Text section -
------------
Only a few books can match the commercial success of the novel Frankenstein. According to Forbes, Frankenstein has sold more than 5 million copies and has spent more than 100 weeks as a best-seller on the New York Times list.


In a series of letters, Robert Walton, the captain of a ship bound for the North Pole, recounts to his sister back in England the progress of his dangerous mission. Successful early on, the mission is soon interrupted by seas full of impassable ice. Trapped, Walton encounters Victor Frankenstein, who has been traveling by dog-drawn sled across the ice and is weakened by the cold. Walton takes him aboard ship, helps nurse him back to health, and hears the fantastic tale of the monster that Frankenstein created.

Victor first describes his early life in Geneva. At the end of a blissful childhood spent in the company of Elizabeth Lavenza (his cousin in the 1818 edition, his adopted sister in the 1831 edition) and friend Henry Clerval, Victor enters the University of Ingolstadt to study natural philosophy and chemistry. There, he is consumed by the desire to discover the secret of life and, after several years of research, becomes convinced that he has found it.

Victor, armed with the knowledge he has long been seeking, spends months feverishly fashioning a creature out of old body parts. One climactic night, in the secrecy of his apartment, he brings his creation to life. When he looks at the monstrosity that he has created, however, the sight horrifies him. After a fitful night of sleep, interrupted by the specter of the monster looming over him, he runs into the streets, eventually wandering in remorse. Victor runs into Henry, who has come to study at the university, and he takes his friend back to his apartment. Though the monster is gone, Victor falls into a feverish illness.

Sickened by his horrific deed, Victor prepares to return to his family in Geneva. Just before departing Ingolstadt, however, he receives a letter from his father informing him that his youngest brother, William, has been murdered. Victor hurries home grief-stricken. While passing through the woods where William was strangled, he catches sight of the monster and becomes convinced that the monster is his brother’s murderer. Arriving in Geneva, Victor finds that Justine Moritz, a kind, gentle girl who had been adopted by the Frankenstein household, has been accused. She is tried, condemned, and executed, despite her assertions of innocence. Victor grows despondent, guilty with the knowledge that the monster he has created bears responsibility for the death of two innocent loved ones.

Hoping to ease his grief, Victor takes a vacation to the mountains. While he is alone one day, crossing an enormous glacier, the monster approaches him. The monster admits to the murder of William but begs for understanding. Lonely, shunned, and forlorn, he says that he struck out at William in a desperate attempt to injure Victor, his cruel creator. The monster begs Victor to create a mate for him, a monster equally grotesque to serve as his sole companion.
------------
Tasks -
1. List every character in the Frankenstein summary who is identified by a personal name.
2. Write the next part of the Frankenstein plot summary, picking up after its last sentence.

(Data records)
------------
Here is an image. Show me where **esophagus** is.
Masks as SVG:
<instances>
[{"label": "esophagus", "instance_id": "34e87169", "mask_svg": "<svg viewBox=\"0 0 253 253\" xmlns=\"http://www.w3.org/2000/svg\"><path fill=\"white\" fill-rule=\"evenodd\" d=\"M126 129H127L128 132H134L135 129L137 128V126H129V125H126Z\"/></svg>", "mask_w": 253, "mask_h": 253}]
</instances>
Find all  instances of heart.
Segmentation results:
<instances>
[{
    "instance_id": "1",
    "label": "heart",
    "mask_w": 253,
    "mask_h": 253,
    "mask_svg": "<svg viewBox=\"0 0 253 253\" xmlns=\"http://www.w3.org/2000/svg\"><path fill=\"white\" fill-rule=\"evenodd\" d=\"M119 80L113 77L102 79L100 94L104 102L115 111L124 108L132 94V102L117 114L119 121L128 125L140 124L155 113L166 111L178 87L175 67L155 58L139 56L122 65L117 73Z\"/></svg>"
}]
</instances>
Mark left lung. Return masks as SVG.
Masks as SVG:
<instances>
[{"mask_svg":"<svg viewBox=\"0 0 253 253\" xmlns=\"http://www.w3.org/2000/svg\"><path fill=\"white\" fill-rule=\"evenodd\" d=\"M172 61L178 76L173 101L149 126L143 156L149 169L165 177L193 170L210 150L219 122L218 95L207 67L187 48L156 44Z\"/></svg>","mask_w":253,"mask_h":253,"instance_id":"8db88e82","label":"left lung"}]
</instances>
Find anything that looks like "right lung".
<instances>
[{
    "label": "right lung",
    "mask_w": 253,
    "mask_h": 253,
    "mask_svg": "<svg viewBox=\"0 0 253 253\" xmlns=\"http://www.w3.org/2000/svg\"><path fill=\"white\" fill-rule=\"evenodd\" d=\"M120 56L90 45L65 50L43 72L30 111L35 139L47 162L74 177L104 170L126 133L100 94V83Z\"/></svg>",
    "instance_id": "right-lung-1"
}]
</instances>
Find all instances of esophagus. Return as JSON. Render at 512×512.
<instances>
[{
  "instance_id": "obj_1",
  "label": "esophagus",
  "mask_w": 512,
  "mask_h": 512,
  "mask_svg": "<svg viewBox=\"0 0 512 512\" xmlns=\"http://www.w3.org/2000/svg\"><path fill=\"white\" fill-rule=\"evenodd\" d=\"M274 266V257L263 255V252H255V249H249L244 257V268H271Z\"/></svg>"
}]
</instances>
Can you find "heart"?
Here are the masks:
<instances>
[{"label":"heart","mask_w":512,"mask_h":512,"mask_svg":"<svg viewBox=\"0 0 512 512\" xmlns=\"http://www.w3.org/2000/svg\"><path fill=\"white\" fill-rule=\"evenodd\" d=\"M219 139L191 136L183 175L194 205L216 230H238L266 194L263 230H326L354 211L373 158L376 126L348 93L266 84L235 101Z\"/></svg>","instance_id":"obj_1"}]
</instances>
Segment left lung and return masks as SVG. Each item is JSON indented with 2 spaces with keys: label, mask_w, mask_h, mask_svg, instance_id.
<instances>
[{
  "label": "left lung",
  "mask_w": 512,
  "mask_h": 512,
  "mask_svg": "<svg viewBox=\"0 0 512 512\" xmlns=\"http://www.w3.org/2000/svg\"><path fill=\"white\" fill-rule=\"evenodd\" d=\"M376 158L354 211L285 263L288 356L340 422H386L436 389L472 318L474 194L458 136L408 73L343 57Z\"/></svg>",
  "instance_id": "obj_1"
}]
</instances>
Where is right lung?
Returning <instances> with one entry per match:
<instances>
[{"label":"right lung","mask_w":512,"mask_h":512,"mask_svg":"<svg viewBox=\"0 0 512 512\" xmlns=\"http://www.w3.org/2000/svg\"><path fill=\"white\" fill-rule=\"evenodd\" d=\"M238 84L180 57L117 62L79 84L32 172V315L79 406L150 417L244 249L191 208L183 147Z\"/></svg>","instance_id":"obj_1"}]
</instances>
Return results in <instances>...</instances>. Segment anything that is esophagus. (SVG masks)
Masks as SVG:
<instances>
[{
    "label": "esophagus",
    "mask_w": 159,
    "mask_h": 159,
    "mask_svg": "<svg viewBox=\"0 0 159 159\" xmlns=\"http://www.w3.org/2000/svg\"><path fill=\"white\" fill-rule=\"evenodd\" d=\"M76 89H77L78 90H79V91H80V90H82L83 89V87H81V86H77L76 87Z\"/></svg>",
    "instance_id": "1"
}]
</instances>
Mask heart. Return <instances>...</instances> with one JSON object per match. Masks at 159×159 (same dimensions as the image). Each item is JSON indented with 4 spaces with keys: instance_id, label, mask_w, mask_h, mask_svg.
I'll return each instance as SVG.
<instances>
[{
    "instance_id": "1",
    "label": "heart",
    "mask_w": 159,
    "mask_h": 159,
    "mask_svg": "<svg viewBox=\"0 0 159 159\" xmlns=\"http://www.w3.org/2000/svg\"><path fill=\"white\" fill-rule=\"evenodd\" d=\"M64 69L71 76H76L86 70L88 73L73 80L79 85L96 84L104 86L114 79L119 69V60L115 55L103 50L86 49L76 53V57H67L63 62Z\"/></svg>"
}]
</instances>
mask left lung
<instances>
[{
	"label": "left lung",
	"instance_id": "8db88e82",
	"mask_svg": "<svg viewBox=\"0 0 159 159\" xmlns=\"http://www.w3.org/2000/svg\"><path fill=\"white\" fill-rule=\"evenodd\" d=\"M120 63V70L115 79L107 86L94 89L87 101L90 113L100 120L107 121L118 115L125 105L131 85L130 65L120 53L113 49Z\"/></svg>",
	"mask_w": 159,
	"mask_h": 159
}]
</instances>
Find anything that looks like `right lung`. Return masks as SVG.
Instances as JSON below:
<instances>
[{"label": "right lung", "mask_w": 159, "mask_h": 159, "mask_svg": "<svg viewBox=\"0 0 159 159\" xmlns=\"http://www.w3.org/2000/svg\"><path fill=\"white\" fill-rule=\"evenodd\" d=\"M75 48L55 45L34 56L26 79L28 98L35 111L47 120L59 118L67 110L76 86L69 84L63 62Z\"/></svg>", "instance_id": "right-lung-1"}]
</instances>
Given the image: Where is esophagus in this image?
------------
Results -
1. Robert Walton, Victor Frankenstein, Elizabeth Lavenza, Henry Clerval, William, Justine Moritz

2.
Victor refuses at first, horrified by the prospect of creating a second monster. The monster is eloquent and persuasive, however, and he eventually convinces Victor. After returning to Geneva, Victor heads for England, accompanied by Henry, to gather information for the creation of a female monster. Leaving Henry in Scotland, he secludes himself on a desolate island in the Orkneys and works reluctantly at repeating his first success. One night, struck by doubts about the morality of his actions, Victor glances out the window to see the monster glaring in at him with a frightening grin. Horrified by the possible consequences of his work, Victor destroys his new creation. The monster, enraged, vows revenge, swearing that he will be with Victor on Victor’s wedding night.

Later that night, Victor takes a boat out onto a lake and dumps the remains of the second creature in the water. The wind picks up and prevents him from returning to the island. In the morning, he finds himself ashore near an unknown town. Upon landing, he is arrested and informed that he will be tried for a murder discovered the previous night. Victor denies any knowledge of the murder, but when shown the body, he is shocked to behold his friend Henry Clerval, with the mark of the monster’s fingers on his neck. Victor falls ill, raving and feverish, and is kept in prison until his recovery, after which he is acquitted of the crime.

Shortly after returning to Geneva with his father, Victor marries Elizabeth. He fears the monster’s warning and suspects that he will be murdered on his wedding night. To be cautious, he sends Elizabeth away to wait for him. While he awaits the monster, he hears Elizabeth scream and realizes that the monster had been hinting at killing his new bride, not himself. Victor returns home to his father, who dies of grief a short time later. Victor vows to devote the rest of his life to finding the monster and exacting his revenge, and he soon departs to begin his quest.

Victor tracks the monster ever northward into the ice. In a dogsled chase, Victor almost catches up with the monster, but the sea beneath them swells, and the ice breaks, leaving an unbridgeable gap between them. At this point, Walton encounters Victor, and the narrative catches up to the time of Walton’s fourth letter to his sister.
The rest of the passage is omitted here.